As you probably know, the New York Times has made a bone-headed business decision to require paid registration for certain types of content, mostly Op-Ed pieces and feature-length articles. The new scheme starts tomorrow.
So, while you still can, feast your eyes on this Frank Rich editorial, which ends thusly:
It was back in 2000 that Mr. Bush, in a debate with Al Gore, bragged about his gubernatorial prowess "on the front line of catastrophic situations," specifically citing a Texas flood, and paid the Clinton administration a rare compliment for putting a professional as effective as James Lee Witt in charge of FEMA. Exactly why Mr. Bush would staff that same agency months later with political hacks is one of many questions that must be answered by the independent investigation he and the Congressional majority are trying every which way to avoid. With or without a 9/11-style commission, the answers will come out. There are too many Americans who are angry and too many reporters who are on the case. (NBC and CNN are both opening full-time bureaus in New Orleans.) You know the world has changed when the widely despised news media have a far higher approval rating (77 percent) than the president (46 percent), as measured last week in a CNN/USA Today/Gallup poll.
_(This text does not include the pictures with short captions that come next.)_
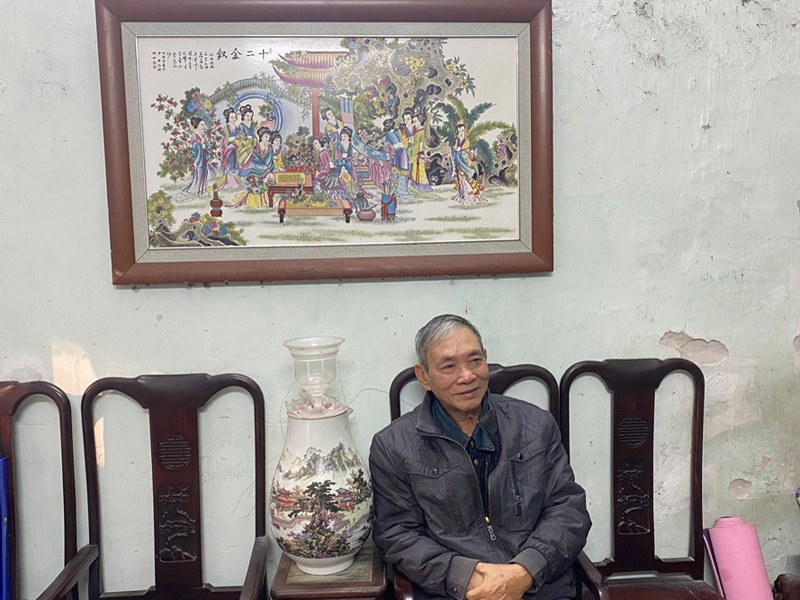 Ông Nguyễn Thái An (sinh năm 1943) hiện đang sống trong căn biệt thự nổi tiếng trên phố Hàng Đào. 
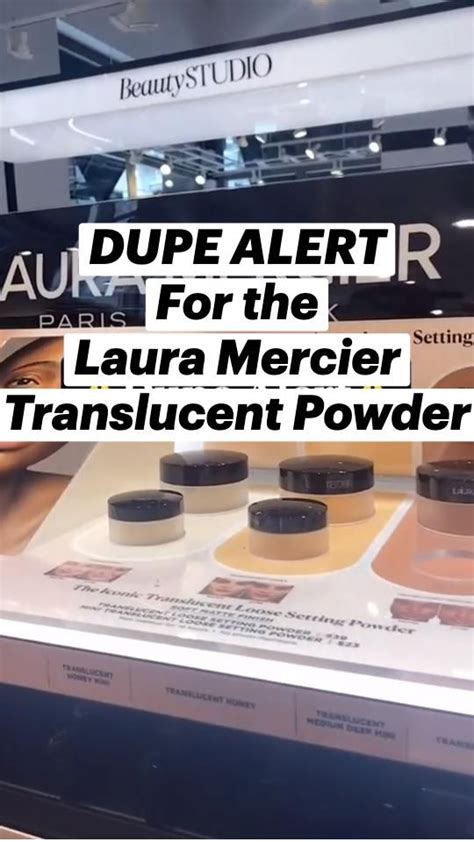 laura mercier translucent powder dupe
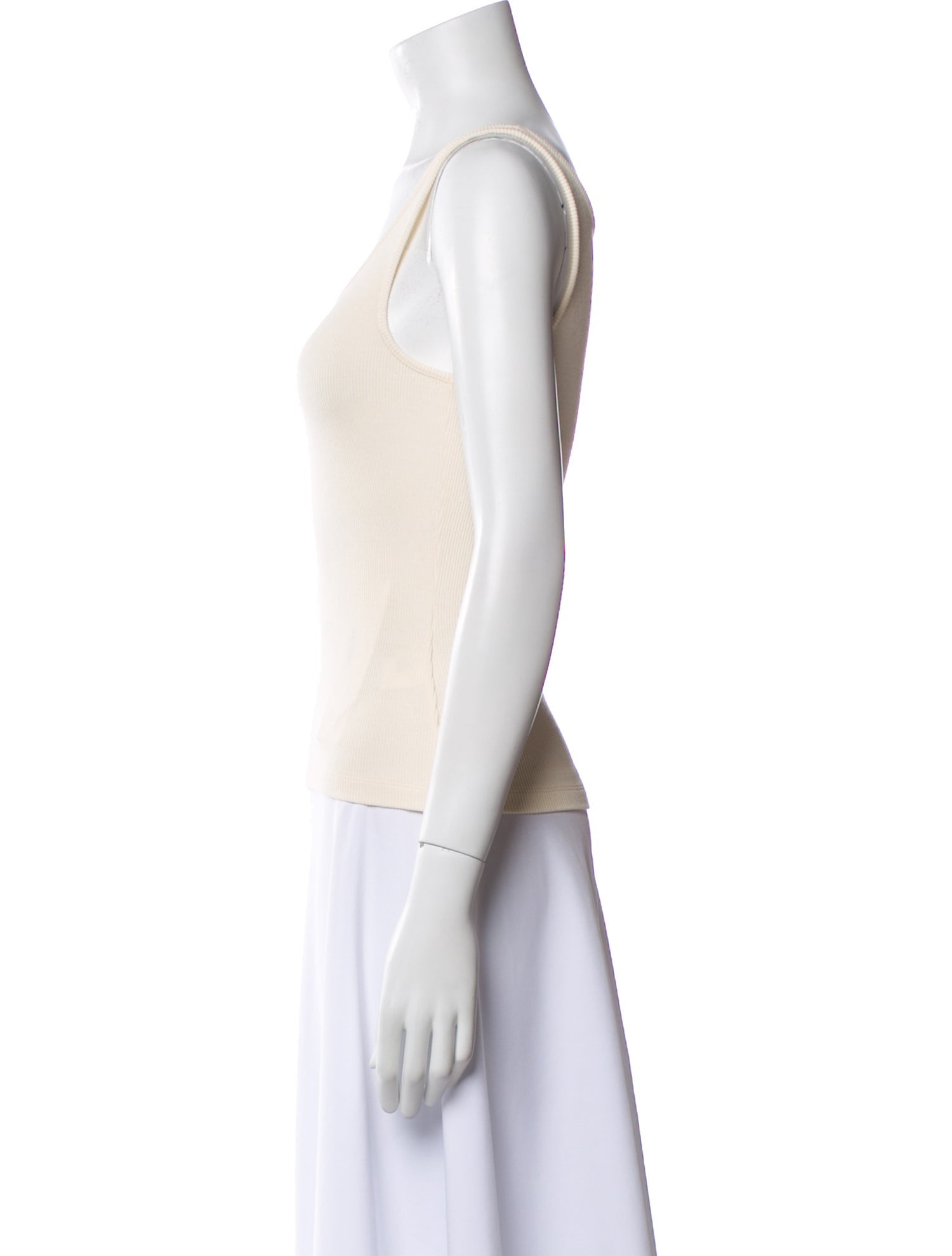 ME+EM Scoop Neck Sleeveless Top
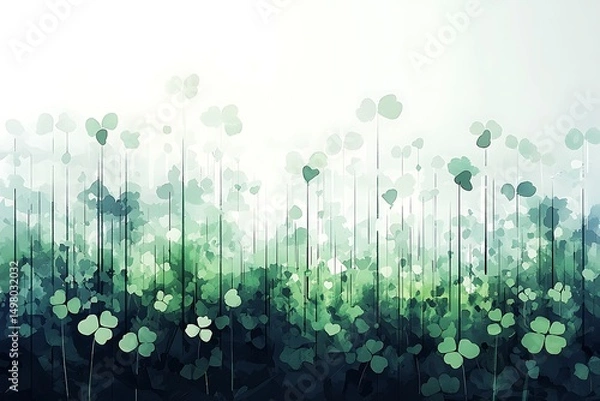 Fototapeta Abstract Clover Field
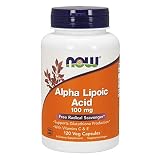 Now Supplements, Alpha Lipoic Acid 100 mg with Vitamins C & E, Free Radical Scavenger*, 120 Veg Capsules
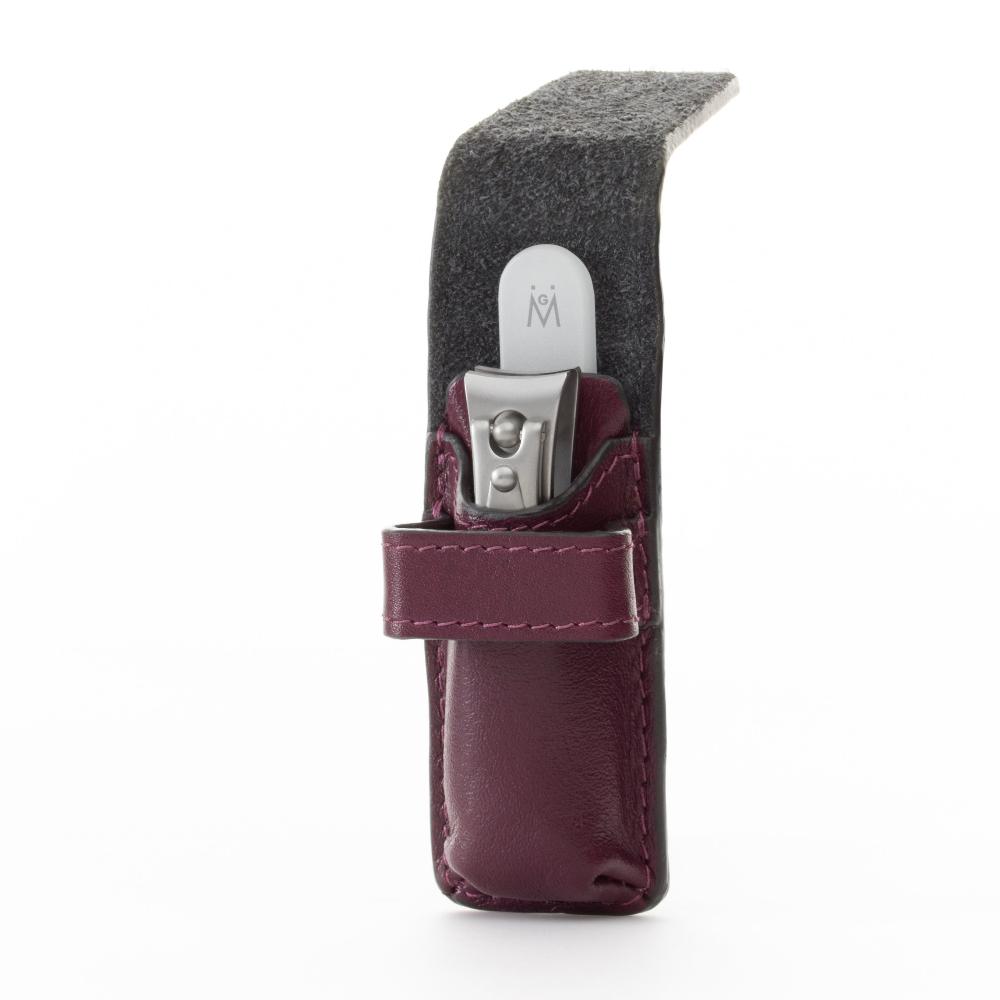 2pcs Travel Manicure Set German FINOX® Surgical Stainless Steel: Fingernail Clipper and Glass Nail File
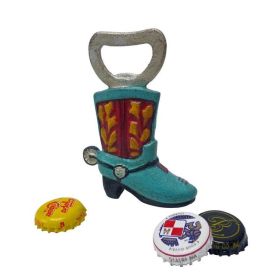 Bar Gift Elegant And Refined Design Cast Iron Bottle Opener (Shape: Western Cowboy Boot, Color: As pic show)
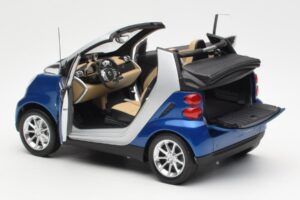 Smart Fortwo W451 Καμπριολέ Μπλε Ασημί Minichamps 1:18 Q0022565V001C80Q00 Μέταλλο - εικόνα 5 από 8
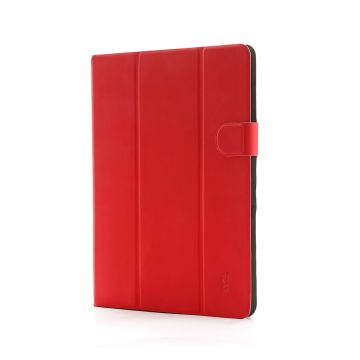 WE Étui universel Rouge pour tablettes 9/11 Toucher doux Système de crochets extensibles Languette magnetique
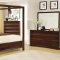 CM7117 Kozani Bedroom in Walnut w/Options & Canopy Bed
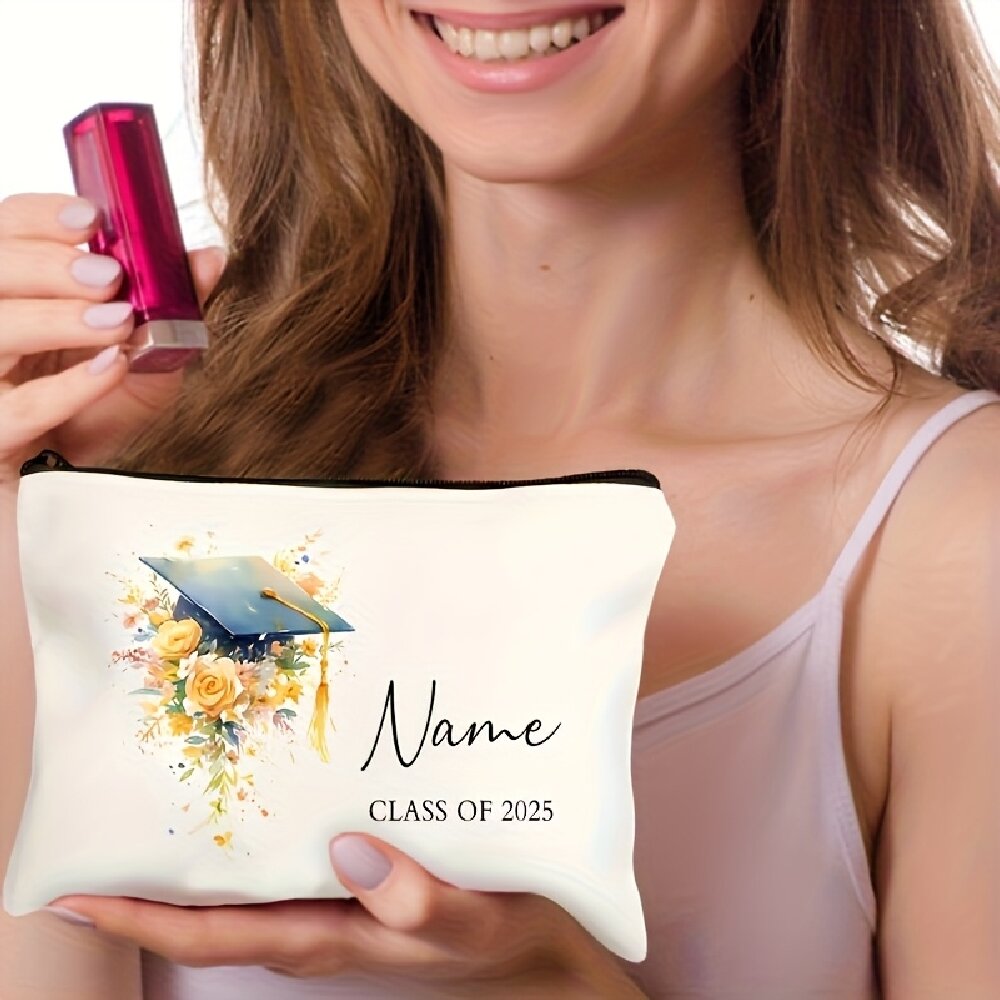 Travel Accessories Gifts For Her - 맞춤형 배구 프린트 폴리에스터 화장품 가방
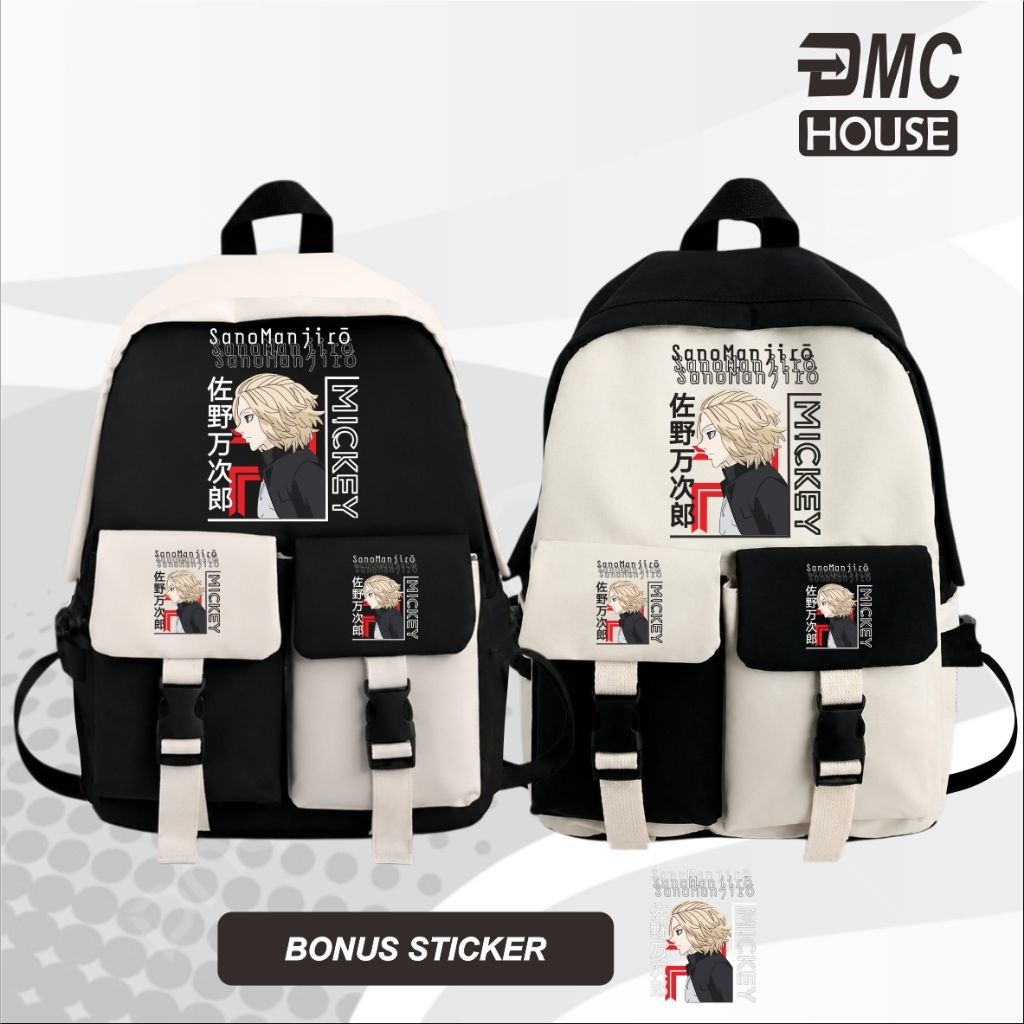 Tas Sekolah Ransel Anime Tokyo Revengers Mikey Sano Manjiro Seri 2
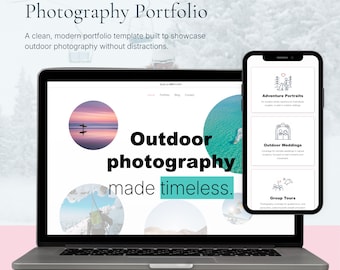 Sitio web de portafolio de fotografía: plantilla adaptable de Wix Studio para fotógrafos y creadores visuales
Like his father before him, Mr. Bush has squandered the huge store of political capital he won in a war. His Thursday-night invocation of "armies of compassion" will prove as worthless as the "thousand points of light" that the first President Bush bestowed upon the poor from on high in New Orleans (at the Superdome, during the 1988 G.O.P. convention). It will be up to other Republicans in Washington to cut through the empty words and image-mongering to demand effective action from Mr. Bush on the Gulf Coast and in Iraq, if only because their own political lives are at stake. It's up to Democrats, though they show scant signs of realizing it, to step into the vacuum and propose an alternative to a fiscally disastrous conservatism that prizes pork over compassion. If the era of Great Society big government is over, the era of big government for special interests is proving a fiasco. Especially when it's presided over by a self-styled C.E.O. with a consistent three-decade record of running private and public enterprises alike into a ditch.
What comes next? Having turned the page on Mr. Bush, the country hungers for a vision that is something other than either liberal boilerplate or Rovian stagecraft. At this point, merely plain old competence, integrity and heart might do.
Nonetheless, we fully expect Operation Cover George's Ass -- to which Charles Johnson's commitment is ever more vigorous, despite, or perhaps because of, the rapidly dwindling number of his fellow-travelers who are willing to participate -- to continue. At least for another two years or so, when he and his claque will be faced with the difficult task of trying to decide which of the sorry crop of Republican Presidential contenders most resembles Our Leader.